Document section:
┌────────

- Born: 1914 Scotland
- Died: 22 August 2007 (aged 92–93)
- Occupations: Journalist, publicist, writer, public activist

= Leo Kelly =

Australian journalist (1914–2007)

Patrick Leo Kelly (1914–2007) was a journalist, publicist, writer and public activist. Initially a journalist, he was a successful publicist for public charities and a campaigner for the interests of indigenous Australians. Well known to Australian newspaper readers in the 1950s and 1960s for his historical features on a wide variety of topics in the Daily Mirror and other tabloids.

He had innumerable artistic and literary pursuits, and his tastes were eclectic. He published poetry and plays, and in his youth was an accomplished actor.

└────────

Provided information:

┌────────

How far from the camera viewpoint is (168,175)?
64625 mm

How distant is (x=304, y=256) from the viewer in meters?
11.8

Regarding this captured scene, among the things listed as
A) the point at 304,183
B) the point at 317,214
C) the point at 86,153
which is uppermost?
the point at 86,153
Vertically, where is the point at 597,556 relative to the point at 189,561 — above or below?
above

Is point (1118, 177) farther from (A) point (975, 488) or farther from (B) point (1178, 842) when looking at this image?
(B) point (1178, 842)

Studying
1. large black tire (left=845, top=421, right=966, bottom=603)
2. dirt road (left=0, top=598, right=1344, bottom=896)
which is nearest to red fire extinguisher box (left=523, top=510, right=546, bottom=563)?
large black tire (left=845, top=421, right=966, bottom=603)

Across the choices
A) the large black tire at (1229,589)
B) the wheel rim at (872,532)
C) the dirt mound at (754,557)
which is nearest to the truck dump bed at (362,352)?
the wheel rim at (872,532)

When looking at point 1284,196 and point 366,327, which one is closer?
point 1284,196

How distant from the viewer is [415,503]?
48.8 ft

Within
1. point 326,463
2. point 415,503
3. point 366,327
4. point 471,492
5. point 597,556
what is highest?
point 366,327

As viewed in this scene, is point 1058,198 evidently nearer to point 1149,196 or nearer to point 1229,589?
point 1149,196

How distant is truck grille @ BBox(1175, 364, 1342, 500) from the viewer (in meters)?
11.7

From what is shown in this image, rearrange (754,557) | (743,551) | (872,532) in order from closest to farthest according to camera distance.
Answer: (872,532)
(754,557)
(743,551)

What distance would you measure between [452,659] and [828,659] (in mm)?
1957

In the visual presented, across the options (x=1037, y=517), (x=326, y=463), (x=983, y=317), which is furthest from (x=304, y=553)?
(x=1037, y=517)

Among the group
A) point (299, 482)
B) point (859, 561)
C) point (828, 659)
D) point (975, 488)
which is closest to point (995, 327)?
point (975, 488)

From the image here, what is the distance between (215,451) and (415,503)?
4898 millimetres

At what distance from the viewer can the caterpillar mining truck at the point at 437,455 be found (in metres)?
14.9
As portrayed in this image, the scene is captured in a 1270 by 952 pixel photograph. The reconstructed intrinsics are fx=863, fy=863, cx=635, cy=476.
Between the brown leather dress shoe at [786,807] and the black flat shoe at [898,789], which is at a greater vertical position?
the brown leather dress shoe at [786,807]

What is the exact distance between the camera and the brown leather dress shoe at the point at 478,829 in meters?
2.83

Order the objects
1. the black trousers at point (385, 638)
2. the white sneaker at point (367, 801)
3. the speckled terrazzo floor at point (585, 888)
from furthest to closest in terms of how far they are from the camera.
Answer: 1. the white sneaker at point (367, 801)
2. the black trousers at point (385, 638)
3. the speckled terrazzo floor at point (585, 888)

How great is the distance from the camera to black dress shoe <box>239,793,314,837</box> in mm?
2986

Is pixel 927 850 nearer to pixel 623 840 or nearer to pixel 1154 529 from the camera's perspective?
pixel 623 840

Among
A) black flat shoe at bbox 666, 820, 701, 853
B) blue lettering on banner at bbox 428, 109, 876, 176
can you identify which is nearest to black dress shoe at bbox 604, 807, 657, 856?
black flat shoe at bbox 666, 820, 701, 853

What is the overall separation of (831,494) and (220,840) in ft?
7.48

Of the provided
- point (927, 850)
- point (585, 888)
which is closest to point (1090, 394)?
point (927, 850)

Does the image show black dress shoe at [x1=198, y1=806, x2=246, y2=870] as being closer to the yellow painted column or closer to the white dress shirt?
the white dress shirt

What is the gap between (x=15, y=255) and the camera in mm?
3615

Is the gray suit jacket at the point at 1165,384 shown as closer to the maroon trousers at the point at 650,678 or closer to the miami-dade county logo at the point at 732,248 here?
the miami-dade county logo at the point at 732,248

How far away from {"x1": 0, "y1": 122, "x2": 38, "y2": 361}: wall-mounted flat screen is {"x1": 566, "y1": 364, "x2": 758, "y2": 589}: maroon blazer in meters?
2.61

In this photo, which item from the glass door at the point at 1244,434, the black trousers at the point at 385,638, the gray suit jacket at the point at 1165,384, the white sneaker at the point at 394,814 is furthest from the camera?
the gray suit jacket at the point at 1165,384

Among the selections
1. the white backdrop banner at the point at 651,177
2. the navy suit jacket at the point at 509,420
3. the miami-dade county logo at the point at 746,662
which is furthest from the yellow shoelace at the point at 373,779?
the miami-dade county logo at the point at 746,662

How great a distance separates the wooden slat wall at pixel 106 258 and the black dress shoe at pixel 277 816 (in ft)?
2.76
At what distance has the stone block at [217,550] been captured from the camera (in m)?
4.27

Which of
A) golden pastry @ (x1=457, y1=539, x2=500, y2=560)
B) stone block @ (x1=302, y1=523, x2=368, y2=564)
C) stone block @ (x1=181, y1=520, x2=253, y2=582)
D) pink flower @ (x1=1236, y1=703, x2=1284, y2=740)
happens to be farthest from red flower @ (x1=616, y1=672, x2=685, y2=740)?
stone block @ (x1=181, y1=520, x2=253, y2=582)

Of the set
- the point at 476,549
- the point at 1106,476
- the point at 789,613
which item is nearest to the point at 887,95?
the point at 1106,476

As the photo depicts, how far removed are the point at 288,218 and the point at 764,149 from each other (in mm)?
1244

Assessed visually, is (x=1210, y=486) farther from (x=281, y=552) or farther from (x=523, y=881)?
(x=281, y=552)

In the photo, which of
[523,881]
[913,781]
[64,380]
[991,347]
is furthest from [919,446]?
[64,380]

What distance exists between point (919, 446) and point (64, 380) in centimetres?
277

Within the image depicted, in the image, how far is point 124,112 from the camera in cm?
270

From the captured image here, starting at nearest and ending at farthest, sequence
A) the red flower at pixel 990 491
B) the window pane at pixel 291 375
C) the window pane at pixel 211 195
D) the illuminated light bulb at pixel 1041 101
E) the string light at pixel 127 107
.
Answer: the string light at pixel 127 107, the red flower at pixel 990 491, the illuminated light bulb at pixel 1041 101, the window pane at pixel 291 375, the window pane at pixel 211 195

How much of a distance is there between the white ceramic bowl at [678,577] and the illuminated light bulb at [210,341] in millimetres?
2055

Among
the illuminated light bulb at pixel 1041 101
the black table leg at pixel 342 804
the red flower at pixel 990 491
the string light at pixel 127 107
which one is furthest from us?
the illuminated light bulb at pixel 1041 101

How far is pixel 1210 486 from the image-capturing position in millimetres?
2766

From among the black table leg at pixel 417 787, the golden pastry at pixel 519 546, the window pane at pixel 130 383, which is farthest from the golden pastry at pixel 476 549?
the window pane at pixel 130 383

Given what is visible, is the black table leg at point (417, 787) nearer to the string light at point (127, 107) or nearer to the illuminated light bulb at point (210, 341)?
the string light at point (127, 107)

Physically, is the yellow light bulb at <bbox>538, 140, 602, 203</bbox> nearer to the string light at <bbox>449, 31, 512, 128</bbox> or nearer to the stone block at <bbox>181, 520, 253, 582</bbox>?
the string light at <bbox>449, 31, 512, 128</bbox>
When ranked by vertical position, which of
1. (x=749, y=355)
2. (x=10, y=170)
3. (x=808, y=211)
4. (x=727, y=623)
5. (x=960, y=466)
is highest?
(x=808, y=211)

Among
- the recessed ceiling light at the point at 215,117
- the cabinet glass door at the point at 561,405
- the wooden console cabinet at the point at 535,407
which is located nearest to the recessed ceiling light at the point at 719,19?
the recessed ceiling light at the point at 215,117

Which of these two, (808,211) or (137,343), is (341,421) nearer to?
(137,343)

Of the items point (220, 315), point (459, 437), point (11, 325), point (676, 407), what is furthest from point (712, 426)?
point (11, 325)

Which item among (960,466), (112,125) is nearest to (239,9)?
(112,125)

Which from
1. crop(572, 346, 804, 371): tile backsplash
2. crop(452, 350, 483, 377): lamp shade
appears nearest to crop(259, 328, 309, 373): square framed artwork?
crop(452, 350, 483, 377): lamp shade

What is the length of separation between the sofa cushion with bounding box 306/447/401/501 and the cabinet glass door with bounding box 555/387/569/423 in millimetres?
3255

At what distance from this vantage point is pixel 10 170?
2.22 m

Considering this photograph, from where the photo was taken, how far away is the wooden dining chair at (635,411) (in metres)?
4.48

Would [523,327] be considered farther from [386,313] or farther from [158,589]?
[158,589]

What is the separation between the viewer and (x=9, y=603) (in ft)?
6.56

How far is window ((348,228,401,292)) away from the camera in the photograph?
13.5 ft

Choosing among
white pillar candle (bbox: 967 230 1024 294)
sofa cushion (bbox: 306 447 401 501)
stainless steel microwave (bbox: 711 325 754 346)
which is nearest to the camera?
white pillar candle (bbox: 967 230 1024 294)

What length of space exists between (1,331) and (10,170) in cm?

└────────

Brief 1:
Write out the part of the Leo Kelly biography that opens with the words containing "He had innumerable" and closes with "an accomplished actor.".
Brief 2:
Answer these questions using the Leo Kelly biography.
(a) In what country was Leo Kelly born?
(b) Which newspaper is named as carrying his historical features?
(c) What two kinds of work did he publish?
The entries aren't needed for this work.

Task response 1:
He had innumerable artistic and literary pursuits, and his tastes were eclectic. He published poetry and plays, and in his youth was an accomplished actor.

Task response 2:
(a) Scotland
(b) The Daily Mirror
(c) Poetry and plays